PROMPT:
Make an exact copy of all the entries below, with the pictures left out.

------------------------------

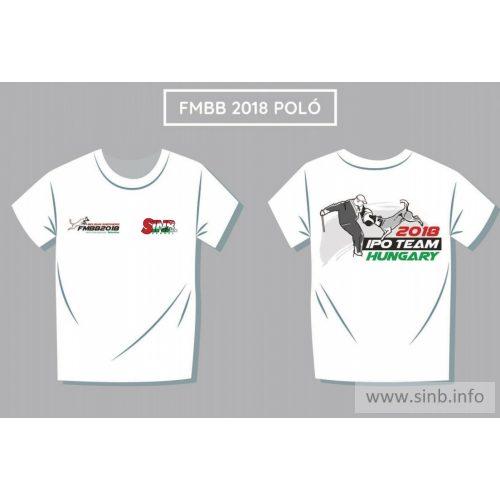 [Polo_FMBB_2018_MEN] [Polo_FMBB_2018_MEN] FMBB - Polo for men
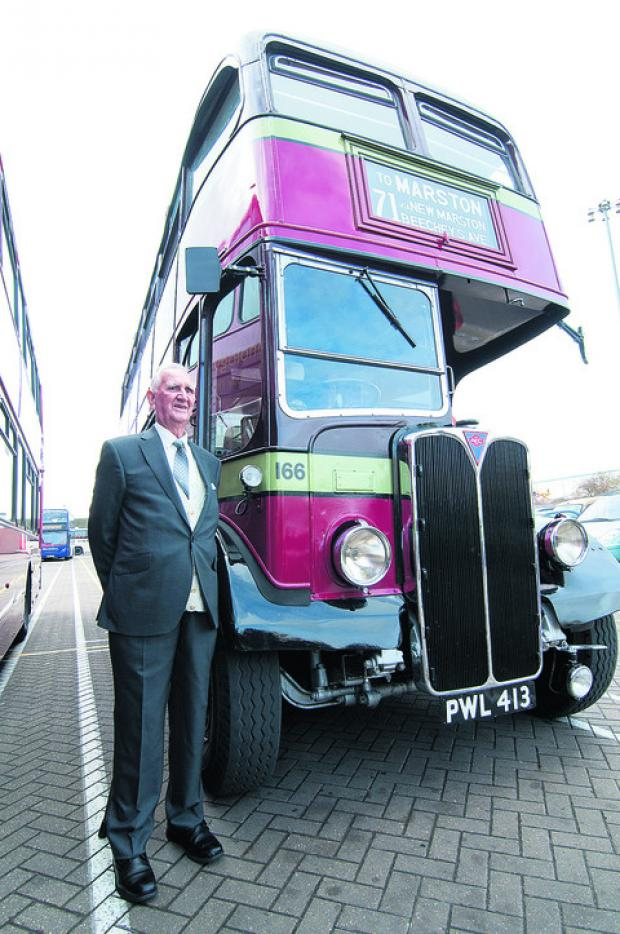 Oxford Mail: Arthur Pearson, who is to retire after 65 years at the Oxford Bus Company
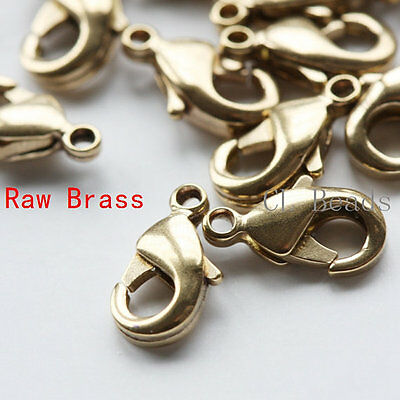 20 Pieces Raw Brass Round Lobster Clasp 9.5mm (1672C-I-324)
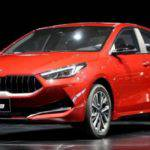 The new hybrid Karma with a 3-cylinder engine BMW has unveiled in Shanghai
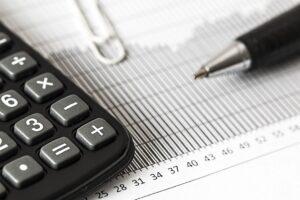 Южная Корея отложит введение нового налогового режима для криптовалют до 2022 года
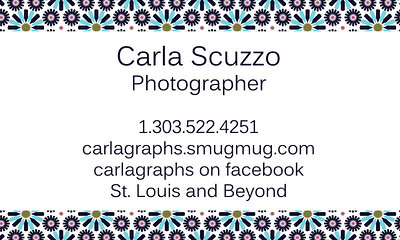 Carlagraphs Business Card Back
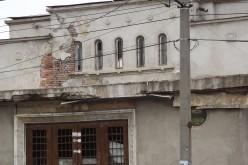 Megújul Mosóczon az egykori moziépület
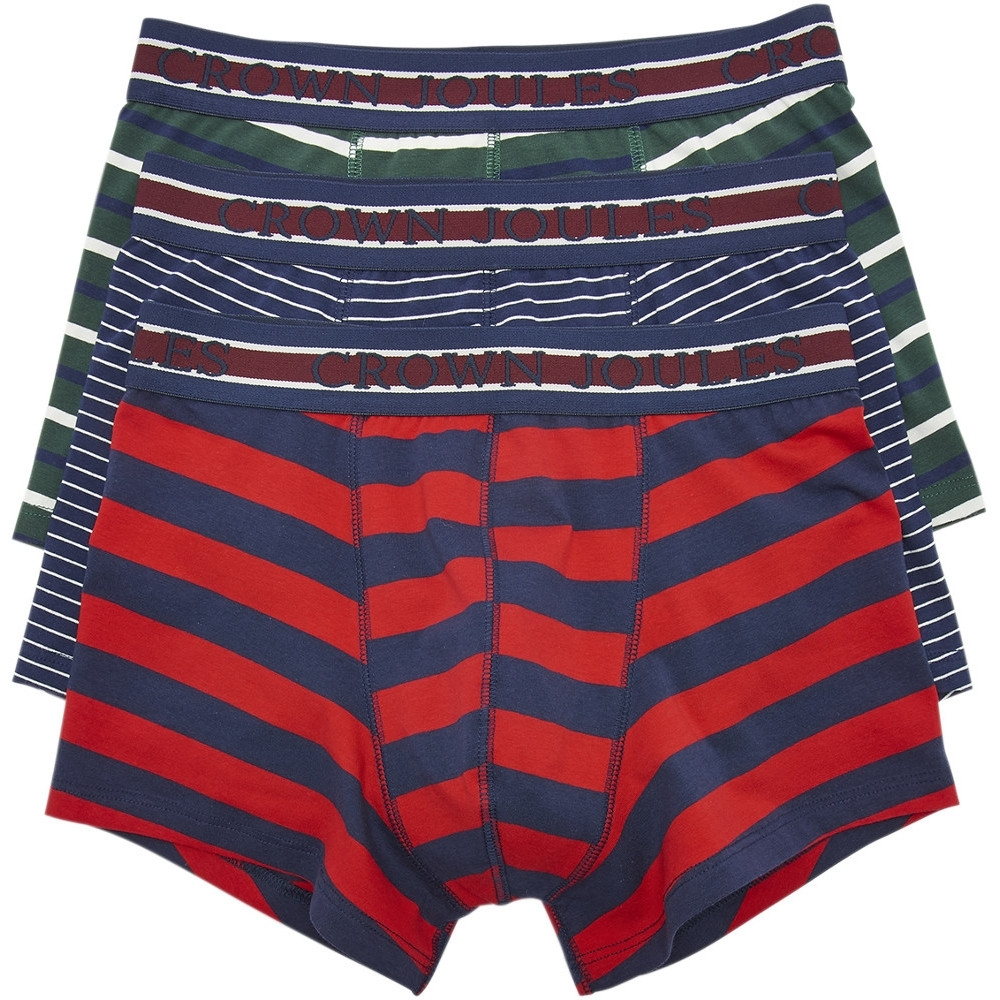 Joules Mens Crown Joules 3 Pack Soft Cotton Fashion Boxers Extra Large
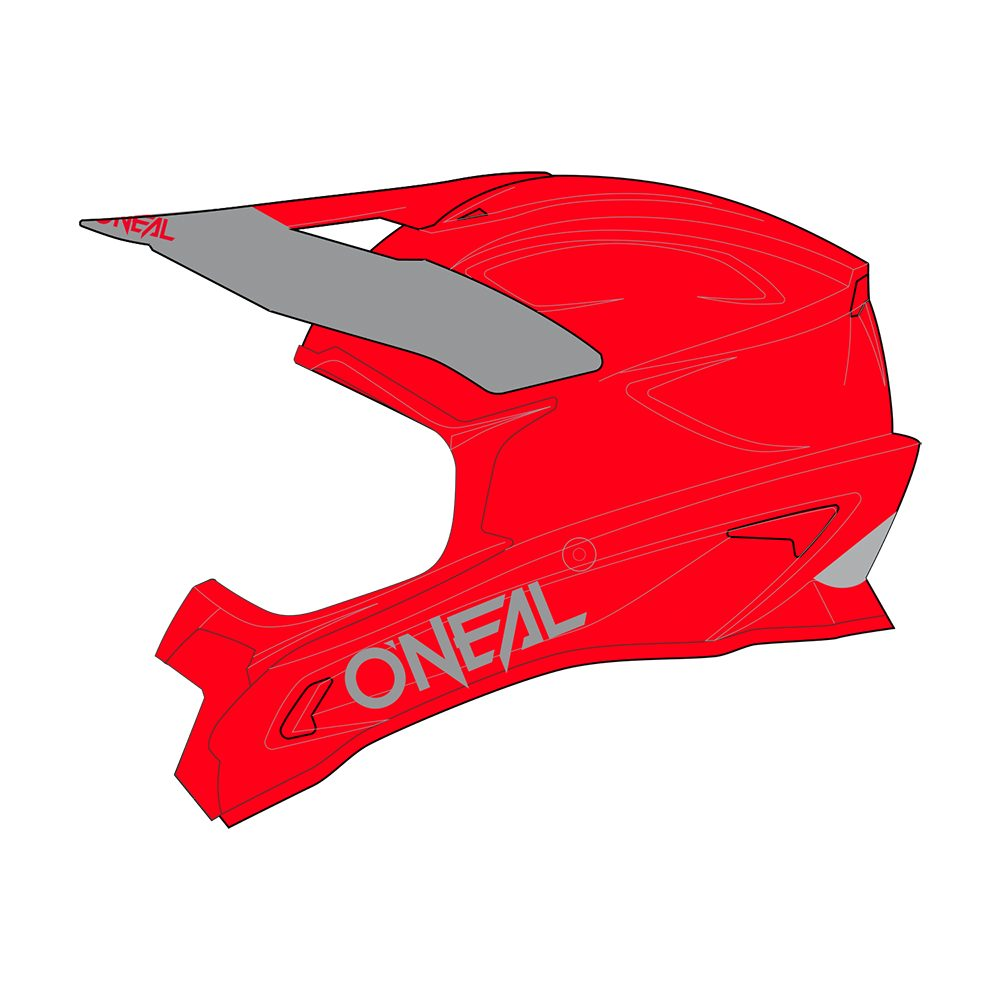 ONEAL 1SRS Solid MX Helm rot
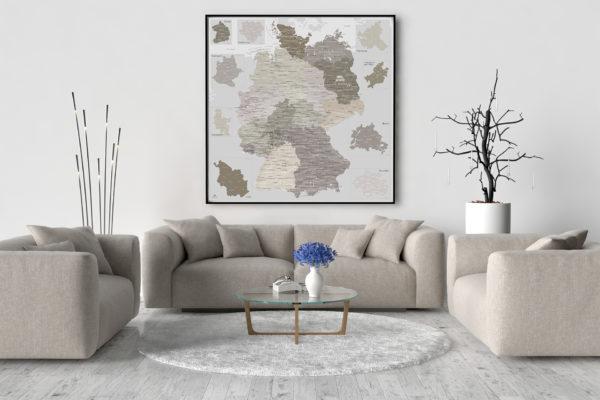 Aktualisierte_Deutschlandkarte-Original_Map
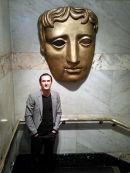 ADAM_BAFTA_ HQ_LONDON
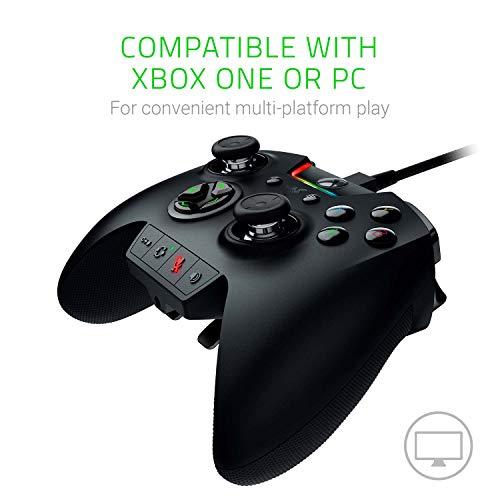 [Amazon.es] Razer Wolverine Ultimate - Anpassbarer Xbox One Controller (Gaming Controller, Ergonomisches Layout, Anpassbare Tasten)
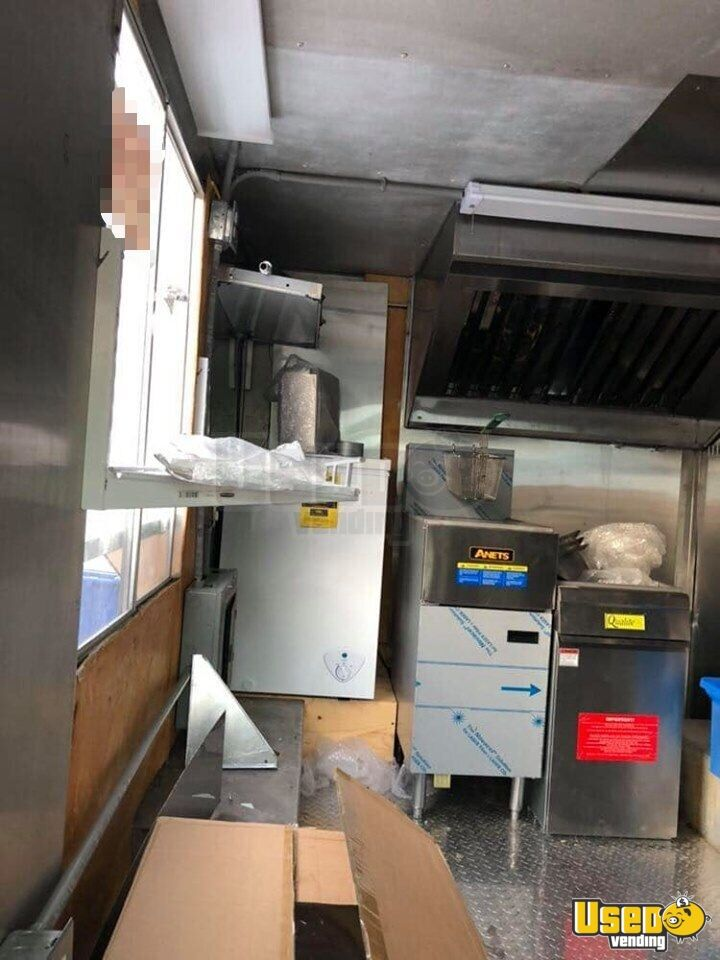 All-purpose Food Truck Fryer Indiana for Sale - 6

------------------------------

ANSWER SPACE:
 [Polo_FMBB_2018_MEN] [Polo_FMBB_2018_MEN] FMBB - Polo for men
 Oxford Mail: Arthur Pearson, who is to retire after 65 years at the Oxford Bus Company
 20 Pieces Raw Brass Round Lobster Clasp 9.5mm (1672C-I-324)
 The new hybrid Karma with a 3-cylinder engine BMW has unveiled in Shanghai
 Южная Корея отложит введение нового налогового режима для криптовалют до 2022 года
 Carlagraphs Business Card Back
 Megújul Mosóczon az egykori moziépület
 Joules Mens Crown Joules 3 Pack Soft Cotton Fashion Boxers Extra Large
 ONEAL 1SRS Solid MX Helm rot
 Aktualisierte_Deutschlandkarte-Original_Map
 ADAM_BAFTA_ HQ_LONDON
 [Amazon.es] Razer Wolverine Ultimate - Anpassbarer Xbox One Controller (Gaming Controller, Ergonomisches Layout, Anpassbare Tasten)
 All-purpose Food Truck Fryer Indiana for Sale - 6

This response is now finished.